BlackRock published its global Q3 2021 stewardship report on October 22, highlighting how the fund manager is gearing up to engage with an increasing number of companies on climate change in the coming season.
The world’s largest fund manager engaged with more than 570 companies in Q3 2021, 332 of them on environmental issues.
The number of environmental-related engagements with portfolio companies is likely to increase, as various reporting initiatives, such as the International Financial Reporting Standards (IFRS) Foundation, work to establish a global, baseline set of sustainability reporting standards, BlackRock said.
BlackRock’s engagement with U.S.-listed companies decreased by 13%, compared to Q3 2020, while engagement with Asia-Pacific and European-listed companies increased by 3% and 26%, respectively.

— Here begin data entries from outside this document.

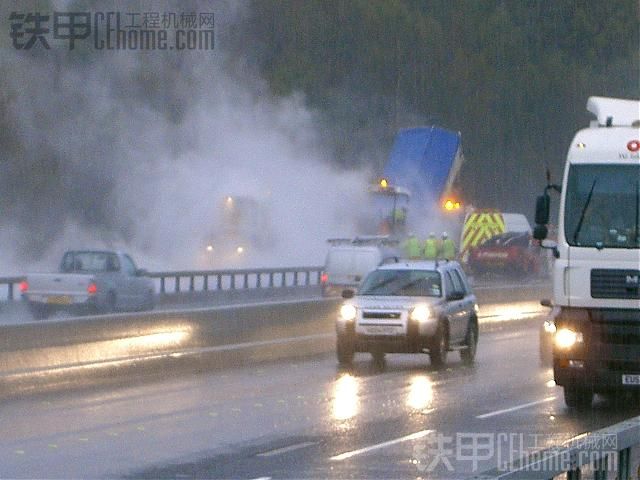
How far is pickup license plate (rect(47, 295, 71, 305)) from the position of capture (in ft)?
97.2

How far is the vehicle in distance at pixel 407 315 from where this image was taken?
21406 mm

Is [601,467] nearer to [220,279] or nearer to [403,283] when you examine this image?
[403,283]

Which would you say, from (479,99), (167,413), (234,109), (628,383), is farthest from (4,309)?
(479,99)

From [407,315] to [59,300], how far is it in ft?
34.6

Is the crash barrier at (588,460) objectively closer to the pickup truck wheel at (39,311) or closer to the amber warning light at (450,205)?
the pickup truck wheel at (39,311)

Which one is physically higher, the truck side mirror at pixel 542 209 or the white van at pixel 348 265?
the truck side mirror at pixel 542 209

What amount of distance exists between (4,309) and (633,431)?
25.1 meters

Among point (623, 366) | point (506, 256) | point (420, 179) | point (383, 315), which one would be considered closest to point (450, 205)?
point (506, 256)

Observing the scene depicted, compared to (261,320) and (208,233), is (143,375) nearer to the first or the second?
(261,320)

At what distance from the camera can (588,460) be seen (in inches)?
269

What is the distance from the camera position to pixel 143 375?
19.5m

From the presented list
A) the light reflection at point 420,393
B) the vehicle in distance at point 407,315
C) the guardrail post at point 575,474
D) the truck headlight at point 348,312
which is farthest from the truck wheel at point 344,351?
the guardrail post at point 575,474

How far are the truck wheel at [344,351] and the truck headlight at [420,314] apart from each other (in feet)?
3.52

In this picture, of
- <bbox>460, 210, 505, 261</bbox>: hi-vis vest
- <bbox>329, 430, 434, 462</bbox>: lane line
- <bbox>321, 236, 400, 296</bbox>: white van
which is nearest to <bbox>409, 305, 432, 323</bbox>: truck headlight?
<bbox>329, 430, 434, 462</bbox>: lane line
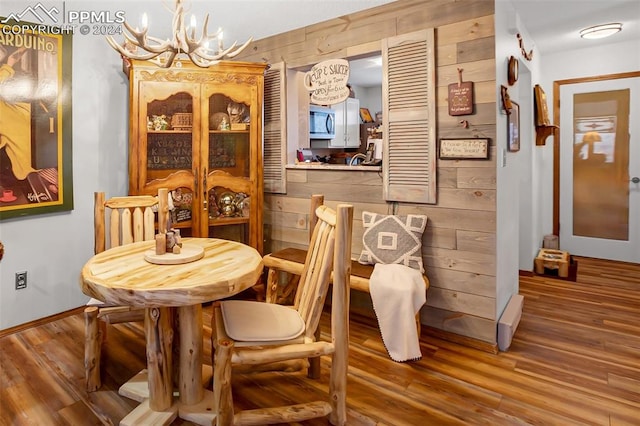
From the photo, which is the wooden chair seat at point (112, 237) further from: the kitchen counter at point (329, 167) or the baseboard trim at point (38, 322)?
the kitchen counter at point (329, 167)

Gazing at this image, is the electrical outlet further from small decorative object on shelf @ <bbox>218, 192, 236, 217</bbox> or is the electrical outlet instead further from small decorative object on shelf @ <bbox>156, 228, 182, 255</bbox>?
small decorative object on shelf @ <bbox>156, 228, 182, 255</bbox>

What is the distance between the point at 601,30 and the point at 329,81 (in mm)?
2676

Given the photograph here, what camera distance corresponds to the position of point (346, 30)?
9.96 ft

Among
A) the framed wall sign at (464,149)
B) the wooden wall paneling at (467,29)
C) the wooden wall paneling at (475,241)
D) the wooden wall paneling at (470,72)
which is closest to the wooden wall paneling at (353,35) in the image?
the wooden wall paneling at (467,29)

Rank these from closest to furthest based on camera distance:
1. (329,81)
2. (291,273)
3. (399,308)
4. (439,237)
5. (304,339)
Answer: (304,339) < (399,308) < (439,237) < (291,273) < (329,81)

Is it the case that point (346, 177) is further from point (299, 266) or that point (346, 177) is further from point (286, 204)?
point (299, 266)

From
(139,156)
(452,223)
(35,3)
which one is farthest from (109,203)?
(452,223)

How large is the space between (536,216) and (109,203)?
4.15m

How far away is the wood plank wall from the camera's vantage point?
2.46 meters

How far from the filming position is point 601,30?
12.2ft

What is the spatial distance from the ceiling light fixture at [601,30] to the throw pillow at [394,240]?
2710mm

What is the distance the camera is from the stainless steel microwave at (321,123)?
5.14 m

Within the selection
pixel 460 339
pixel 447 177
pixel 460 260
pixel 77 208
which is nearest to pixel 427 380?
pixel 460 339

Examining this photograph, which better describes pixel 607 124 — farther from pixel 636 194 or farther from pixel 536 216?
pixel 536 216
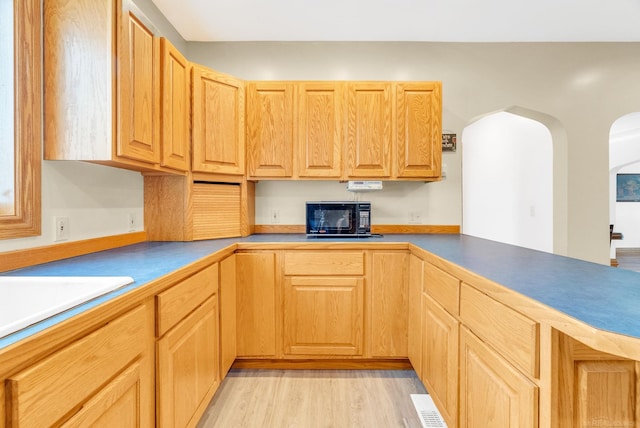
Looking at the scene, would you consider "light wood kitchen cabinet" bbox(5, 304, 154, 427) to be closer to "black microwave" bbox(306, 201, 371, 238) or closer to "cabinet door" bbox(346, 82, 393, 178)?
"black microwave" bbox(306, 201, 371, 238)

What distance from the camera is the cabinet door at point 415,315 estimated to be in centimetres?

The significant increase in engagement with European-listed companies was largely attributable to failure to align executive compensation with broader stakeholder experiences.
The Shareholder Rights Directive II also meant an increased number of shareholders were given the ability to vote on executive compensation structures for the first time.
BlackRock voted against management on one or more proposals at 39% of global shareholder meetings, the report revealed.
In total, BlackRock supported two of the five environmental and social shareholder proposals subject to a vote in Q3 of 2021.
The fund manager supported 29.8% of environmental shareholder proposals globally in the 2021 proxy season, compared to 6% the previous season, according to Proxy Insight Online data.